A window into the production path of your food.
Off we go! We are getting so much done. Onions in the ground, Check. Lots of ground prepped? Check. Just yesterday we put in a driveway short of an acre! Go team go! I think we passed the last stop before fall. Now we are all strapped in for the ride. For all of us. All of us: farmers, plants, animals. The signs of spring are kicking us into high gear and, although tired, I LOVE IT!
This weekend I helped my beekeeper friend from The Sand Hill. She has lots of bee yards in the area, even one on our farm! It was wonderful to work for someone, learning, and not having to make any decisions. I really learned so, so much too. If you read on, I will tell you about it.
Find us at the following markets from now on:
Ann Arbor Saturday
White Lotus Farm Cart
And back at Stockbridge this Friday and Chelsea this Saturday
Here are all of our markets and their expected start dates:
Ann Arbor (Wednesday): May 15th
Northville (Thursday): May 23rd
Royal Oak (Saturday): May 18th
Because we have different produce going to different markets, here are two brief recipes.
Green garlic. It is garlic pulled before it forms a head. Fresh, tender, and delicious. Use the whole plant. Make a pesto.
Microgreens with boiled potatoes: I do a lot of meal prep. It is the only way that I manage to feed myself through the week. Often, in the beginning of the week I will boil a bunch of potatoes and then tuck them in the fridge. A real quick meal can be made: heated potatoes, a couple sprinkles of microgreens, a scoop of sour cream, a drizzle of oil, and a little salt. That is all you need and you can be sated. And you can spend the whole meal making the perfect bite.
====
Stated exercise 1 | Reproduce the following rows verbatim, beginning at the line that contains "Is point 382,397" and stopping after the line that contains "the twig at [675,411] →".

Data entries |
====
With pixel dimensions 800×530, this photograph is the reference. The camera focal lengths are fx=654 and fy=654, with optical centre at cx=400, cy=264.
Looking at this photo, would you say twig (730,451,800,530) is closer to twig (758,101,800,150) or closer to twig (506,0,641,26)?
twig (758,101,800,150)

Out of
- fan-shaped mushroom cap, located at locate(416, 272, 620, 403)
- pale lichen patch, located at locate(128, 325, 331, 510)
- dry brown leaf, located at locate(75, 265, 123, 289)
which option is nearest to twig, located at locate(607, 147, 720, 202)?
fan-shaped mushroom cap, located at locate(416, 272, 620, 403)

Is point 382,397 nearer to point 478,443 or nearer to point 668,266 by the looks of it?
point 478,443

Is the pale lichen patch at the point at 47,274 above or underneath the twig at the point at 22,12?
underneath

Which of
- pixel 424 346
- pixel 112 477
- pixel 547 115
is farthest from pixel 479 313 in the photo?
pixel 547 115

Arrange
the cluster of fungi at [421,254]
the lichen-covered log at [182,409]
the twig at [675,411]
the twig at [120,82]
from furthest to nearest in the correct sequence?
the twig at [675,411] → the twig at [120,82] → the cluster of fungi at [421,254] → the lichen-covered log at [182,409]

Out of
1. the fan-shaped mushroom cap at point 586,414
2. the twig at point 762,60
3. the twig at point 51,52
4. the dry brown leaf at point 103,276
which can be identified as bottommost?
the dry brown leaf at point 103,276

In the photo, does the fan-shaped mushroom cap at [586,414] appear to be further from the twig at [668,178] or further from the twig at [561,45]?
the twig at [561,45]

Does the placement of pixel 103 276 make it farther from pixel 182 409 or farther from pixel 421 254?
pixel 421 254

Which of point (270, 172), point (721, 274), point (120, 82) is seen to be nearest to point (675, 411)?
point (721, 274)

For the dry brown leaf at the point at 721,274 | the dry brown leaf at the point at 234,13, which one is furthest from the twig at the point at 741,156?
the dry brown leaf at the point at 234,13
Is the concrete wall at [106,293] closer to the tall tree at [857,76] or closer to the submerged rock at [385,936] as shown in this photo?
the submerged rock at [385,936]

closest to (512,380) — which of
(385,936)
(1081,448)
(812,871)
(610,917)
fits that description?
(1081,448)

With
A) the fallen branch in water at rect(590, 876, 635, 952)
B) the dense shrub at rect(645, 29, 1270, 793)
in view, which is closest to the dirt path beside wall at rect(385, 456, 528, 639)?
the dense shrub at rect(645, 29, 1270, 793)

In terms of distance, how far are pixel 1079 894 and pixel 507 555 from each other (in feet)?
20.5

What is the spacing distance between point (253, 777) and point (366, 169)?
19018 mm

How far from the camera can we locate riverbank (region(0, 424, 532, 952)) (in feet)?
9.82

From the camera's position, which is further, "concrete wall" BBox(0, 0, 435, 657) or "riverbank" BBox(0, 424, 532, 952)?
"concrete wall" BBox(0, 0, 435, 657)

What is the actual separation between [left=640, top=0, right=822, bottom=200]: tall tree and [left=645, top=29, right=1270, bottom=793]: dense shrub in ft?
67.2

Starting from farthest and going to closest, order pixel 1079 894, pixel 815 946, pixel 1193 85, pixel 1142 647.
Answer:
====
Stated exercise 2 | According to the farm update, what is green garlic?

Expected output 1 |
Is point 382,397 nearer to point 478,443 or nearer to point 668,266 by the looks of it?
point 478,443

Is the pale lichen patch at the point at 47,274 above or underneath the twig at the point at 22,12?
underneath

Which of
- pixel 424 346
- pixel 112 477
- pixel 547 115
is farthest from pixel 479 313 in the photo?
pixel 547 115

Arrange
the cluster of fungi at [421,254]
the lichen-covered log at [182,409]
the twig at [675,411]
the twig at [120,82]
from furthest to nearest in the correct sequence?
the twig at [675,411] → the twig at [120,82] → the cluster of fungi at [421,254] → the lichen-covered log at [182,409]

Expected output 2 | Green garlic is garlic pulled before it forms a head.